A slow-growing type of blood cancer when your bone marrow makes too much red blood cells is called polycythemia vera that can also result in too many white blood cells and platelets. The excess cells make your blood thick and can cause complications such as bleeding or blood clots.
This disorder is not common, you might have it for years without even noticing it, sometimes it can be found in a blood test for other conditions and this can be fatal if left untreated.
When a mutation in a bone marrow cell causes a problem with blood cell production, polycythemia vera occurs. The mechanism your body uses to control the production of blood cells becomes damaged that your bone marrow has to make too many of some blood cells.
A mutation in the protein JAK2 (JAK2 V617F) occurs in most people with polycythemia vera but there are also other mutations not yet known.
The cause of this mutation is unclear but researchers believe that it is acquired or occurs after conception.
4 Making a Diagnosis
Consult your primary doctor if you have the signs and symptoms of polycythemia vera and he may refer you to a hematologist to receive a diagnosis. Ask your doctor if you need to do something before the appointment. Bring a family member or a close friend to accompany you and support you. On a notebook, write down the symptoms that you are experiencing and the recent changes or major stresses in your life. You can also write down the medications, supplements and vitamins that you are taking.
Some of the questions that you can ask your doctor include:
what is the cause of my symptoms?
Is this temporary or long lasting?
What tests do I need?
What treatments do you recommend?
What websites do you recommend?
Do I need follow-up visits?
Your doctor will also ask you questions such as:
When did first begin experiencing the symptoms?
Are they occasional or continuous?
How severe are they?
It is possible that your doctor might recommend blood test, if this happens your blood test may reveal:
elevated hematocrit measurement – the percentage of red blood cells which makes up the total blood volume,
an increase in the number of red blood cells – or in white blood cells or platelets,
very low levels of erythropoietin – hormone that stimulates bone marrow to produce new red blood cells,
elevated levels of hemoglobin – iron-rich protein in red blood cells.
Your doctor may recommend a biopsy – taking a sample of solid bone marrow material or bone marrow aspiration – withdrawing a sample of the liquid portion of your bone marrow. You may have polycythemia vera if it shows that it is producing higher than normal blood cells. It may also show the mutation in the cells (JAK2 V617F).

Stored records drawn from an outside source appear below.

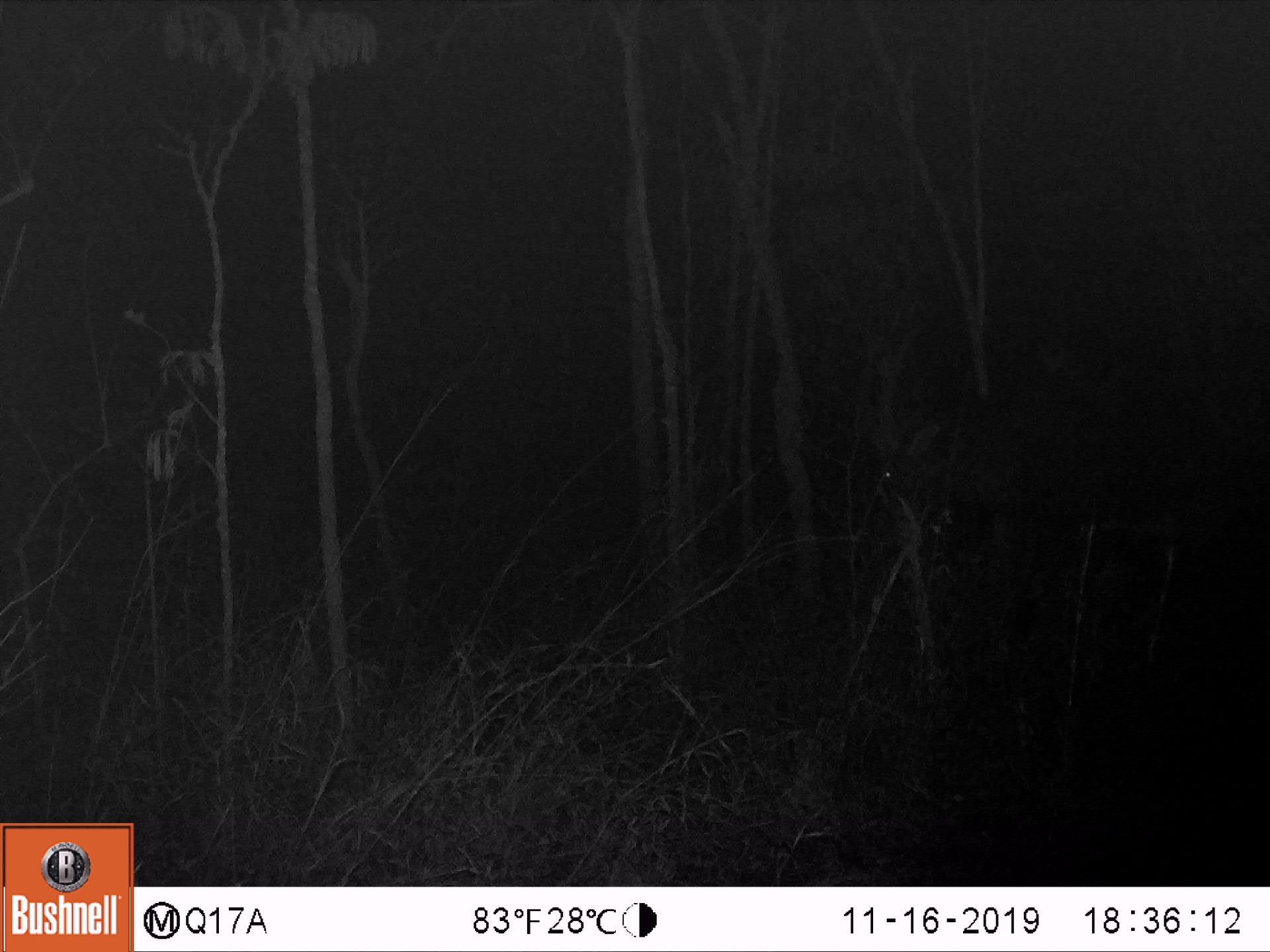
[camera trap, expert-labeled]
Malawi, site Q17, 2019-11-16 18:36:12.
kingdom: Animalia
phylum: Chordata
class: Mammalia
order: Artiodactyla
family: Bovidae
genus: Hippotragus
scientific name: Hippotragus niger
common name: sable antelope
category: sable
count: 1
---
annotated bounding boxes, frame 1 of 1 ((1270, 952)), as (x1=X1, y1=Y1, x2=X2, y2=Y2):
sable: (x1=868, y1=313, x2=1262, y2=617)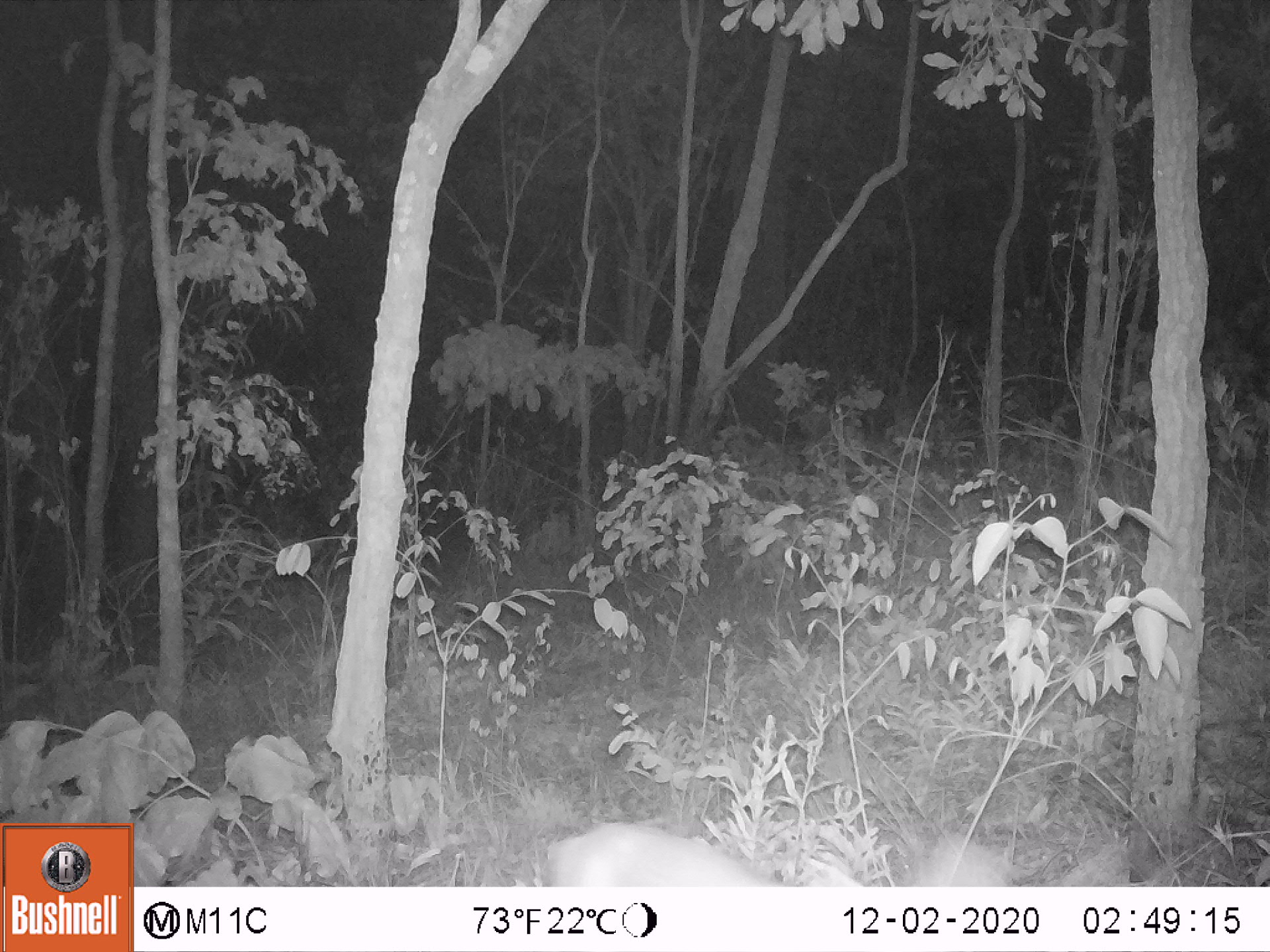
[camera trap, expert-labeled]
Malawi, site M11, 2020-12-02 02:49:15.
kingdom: Animalia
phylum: Chordata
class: Mammalia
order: Artiodactyla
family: Bovidae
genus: Sylvicapra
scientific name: Sylvicapra grimmia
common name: common duiker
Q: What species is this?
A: Common duiker (Sylvicapra grimmia).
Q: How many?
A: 1.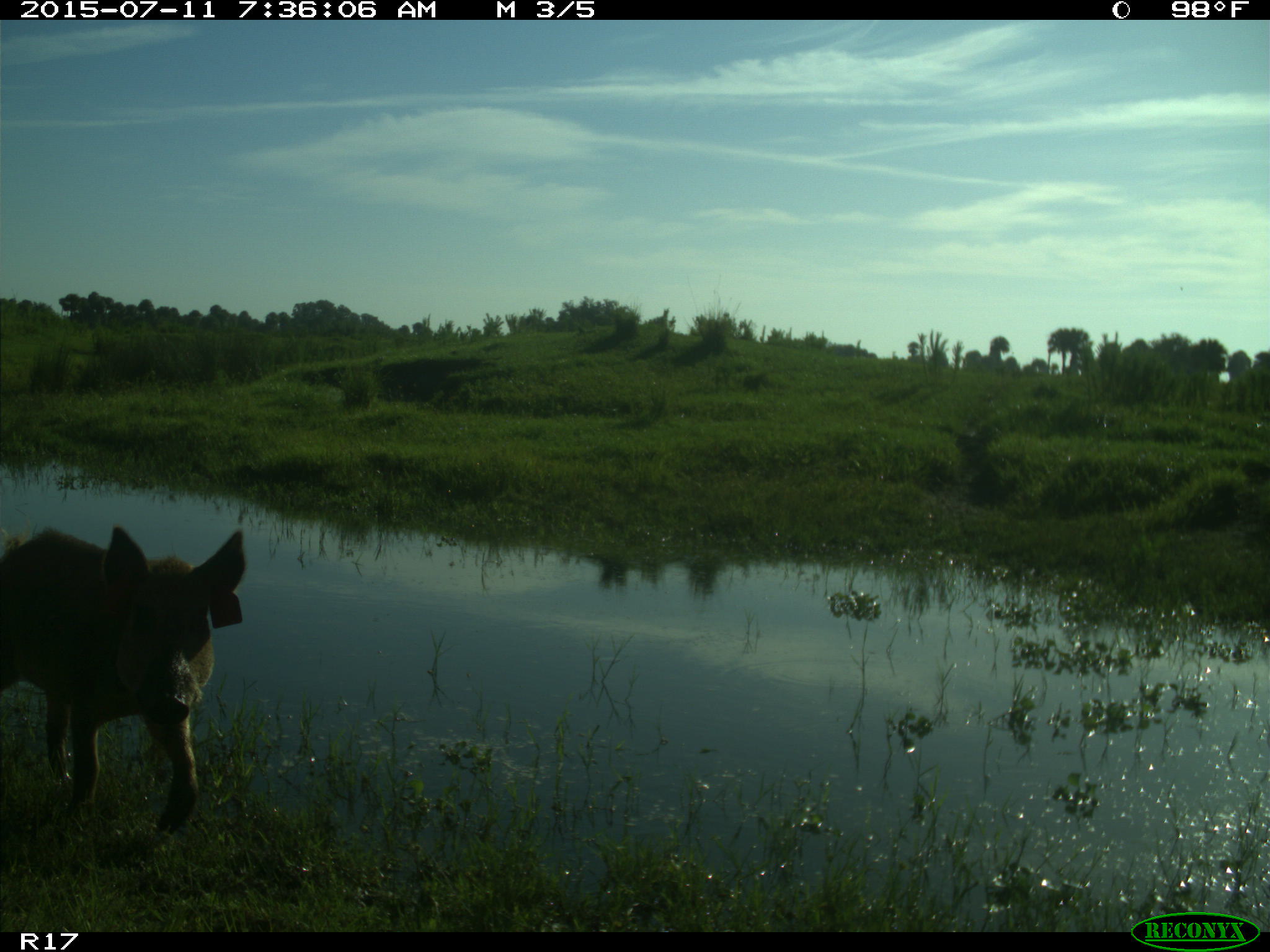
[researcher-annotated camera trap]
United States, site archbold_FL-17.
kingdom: Animalia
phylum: Chordata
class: Mammalia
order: Artiodactyla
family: Suidae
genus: Sus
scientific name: Sus scrofa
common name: wild boar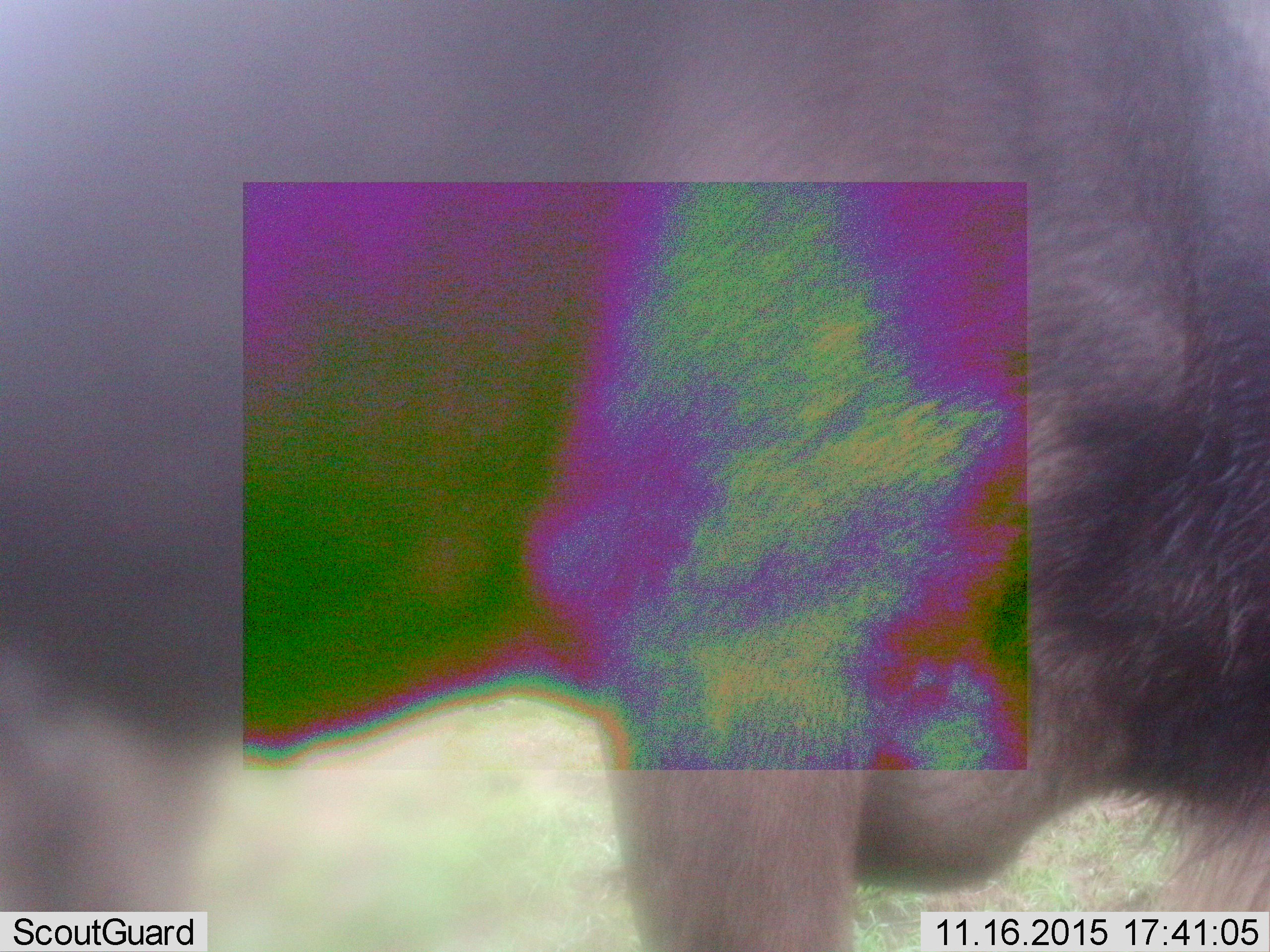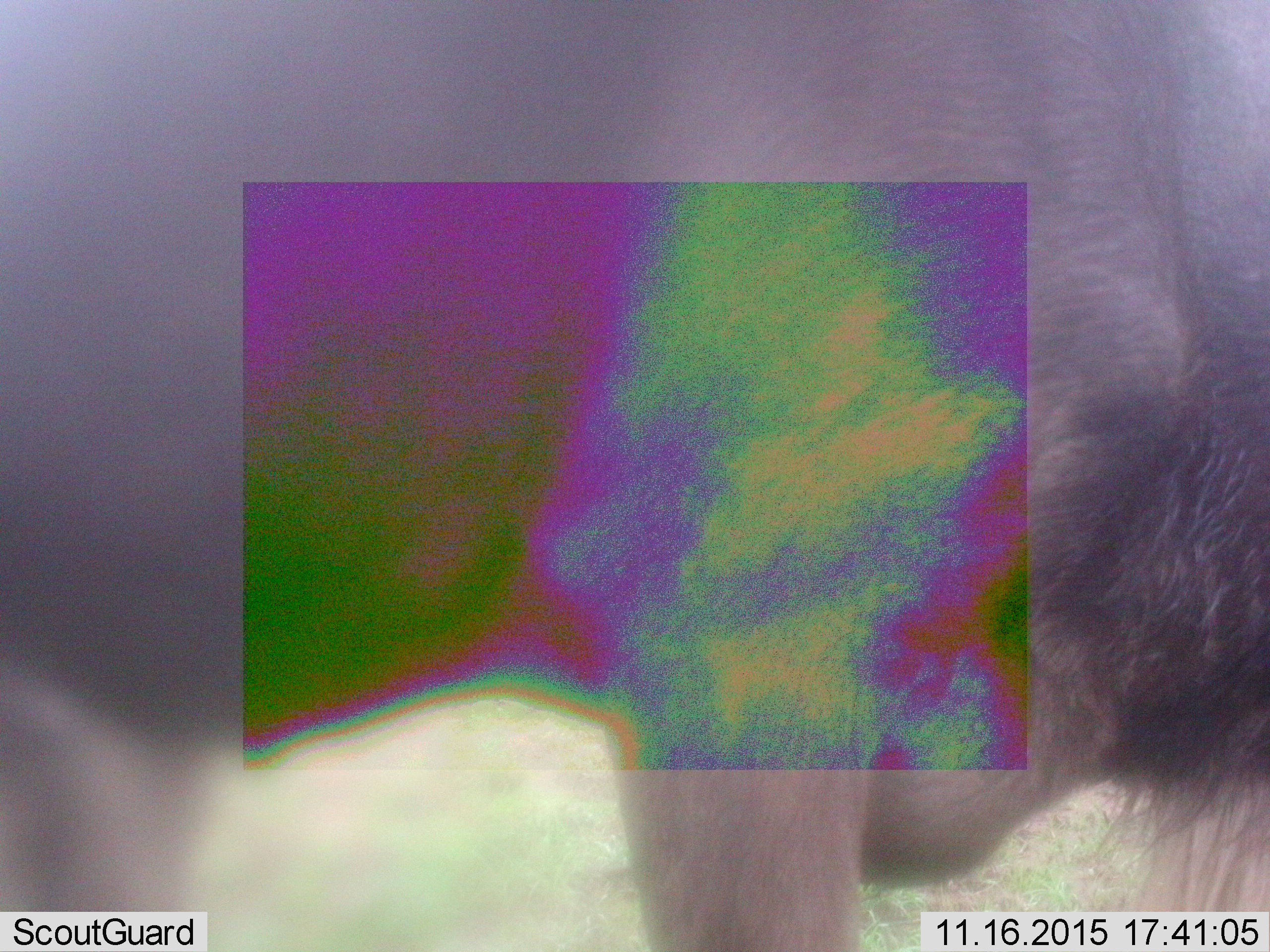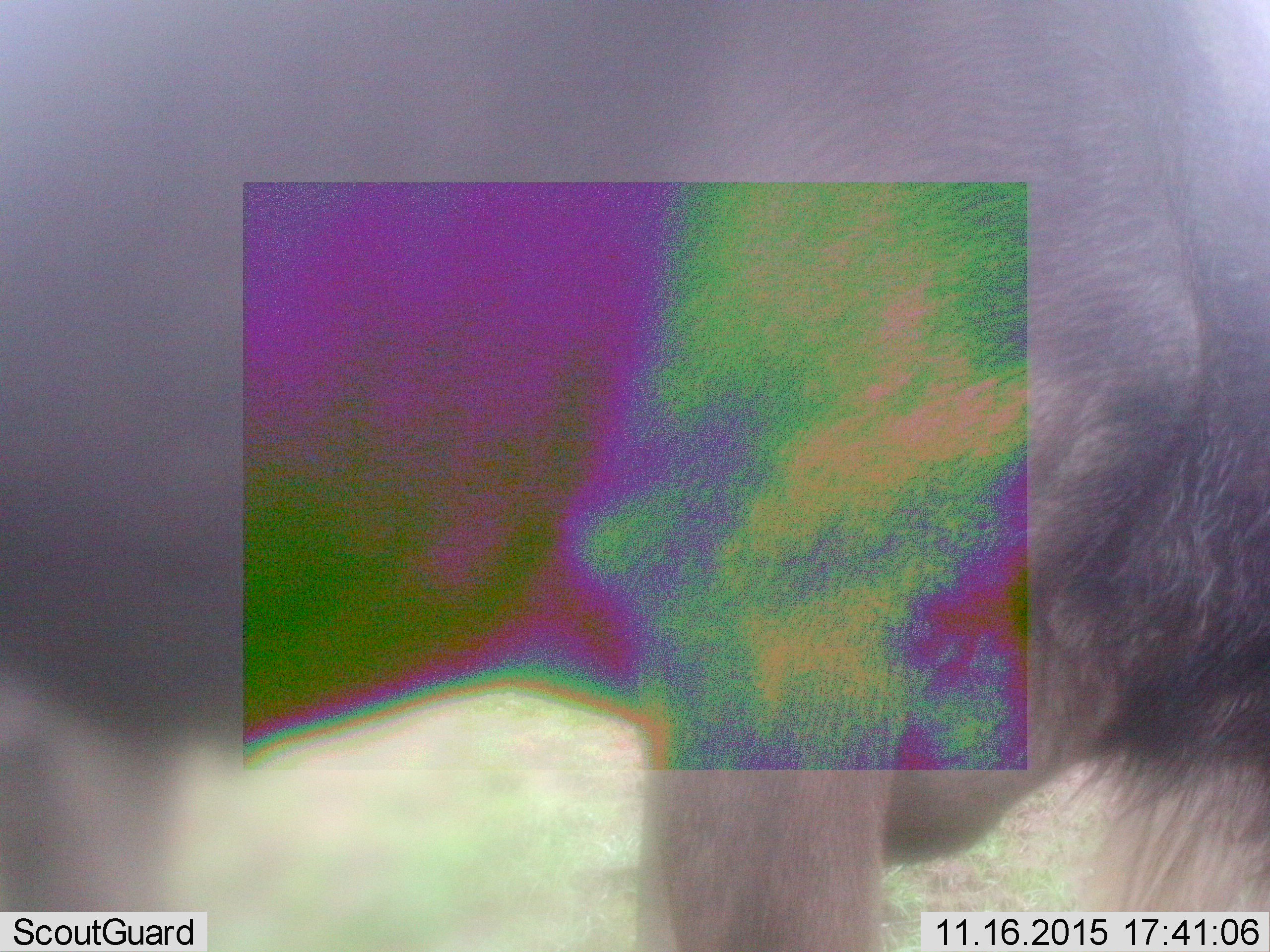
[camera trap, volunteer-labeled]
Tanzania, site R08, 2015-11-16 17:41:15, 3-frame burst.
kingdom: Animalia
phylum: Chordata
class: Mammalia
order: Artiodactyla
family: Bovidae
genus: Connochaetes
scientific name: Connochaetes taurinus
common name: blue wildebeest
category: wildebeest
Wildebeest (blue wildebeest) (Connochaetes taurinus), count 1. Behavior (volunteer vote fractions): standing 86%, resting 0%, moving 0%, interacting 0%. Young present (vote fraction): 0%. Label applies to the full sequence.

There is no cure for polycythemia vera but the treatment mainly focuses on reducing the amount of blood cells in your body and to prevent complications.
Some of the possible treatments are:
taking a low dose of aspirin to reduce the burning pain and to risk of blood clots,
taking blood out of your veins in a procedure called phlebotomy to decrease your blood volume, this procedure will depend on the severity of your condition,
medications such as hydroxyurea (Droxia, Hydrea) to help in suppressing your bone marrow’s ability to produce blood cells,
therapy to reduce the feeling of itch such as medication like antihistamine or SSRIs or an ultraviolet light treatment for relief.
Polycythemia vera cannot be prevented but you can prevent or delay symptoms and complications with proper treatment.
7 Alternative and Homeopathic Remedies
There are no homeopathic remedies for polycythemia vera.
8 Lifestyle and Coping
Try some of these helpful lifestyle measures in order to cope with polycythemia vera:
exercise regularly because it will improve your blood flow leading to decrease of risk in having blood clots such as ankle and leg stretches and walking,
avoid tobacco because it can make your blood vessels narrow which can lead to stroke or heart attack,
take care of your skin by bathing in cool water to reduce the itching and by controlling yourself in scratching because you can have infection just by scratching, use lotion to keep your skin moist and avoid hot tubs and warm baths,
watch out for sores in your feet and hands; avoid extreme temperatures to reduce the risk of poor blood flow.
9 Risks and Complications
There are several risks and complications associated with polycythemia vera.
The risk of polycythemia vera increases with age and it is more common in people who are older than 60.
Some of the possible complications include:
blood clots – it can slow the rate of blood flow in your arteries and veins. Abnormalities in your platelets can also increase your risk in blood clots and this can lead to heart attack or stroke or pulmonary embolism or a deep vein thrombosis,
skin problems – this can occur mostly after warm bath or sleeoing in a warm bed that you may feel tingling or burning sensation, your skin may also appear red,
enlarged spleen or splenomegaly – this might happen because of polycythemia,
other blood disorders – such as myelofibrosis in which bone marrow is replaced with scar tissue, acute leukemia which is the cancer of the bone marrow and blood, or myelodysplastic syndrome in which stem cells don’t mature,
a lot of red blood cells can cause complications such as peptic ulcers or gout.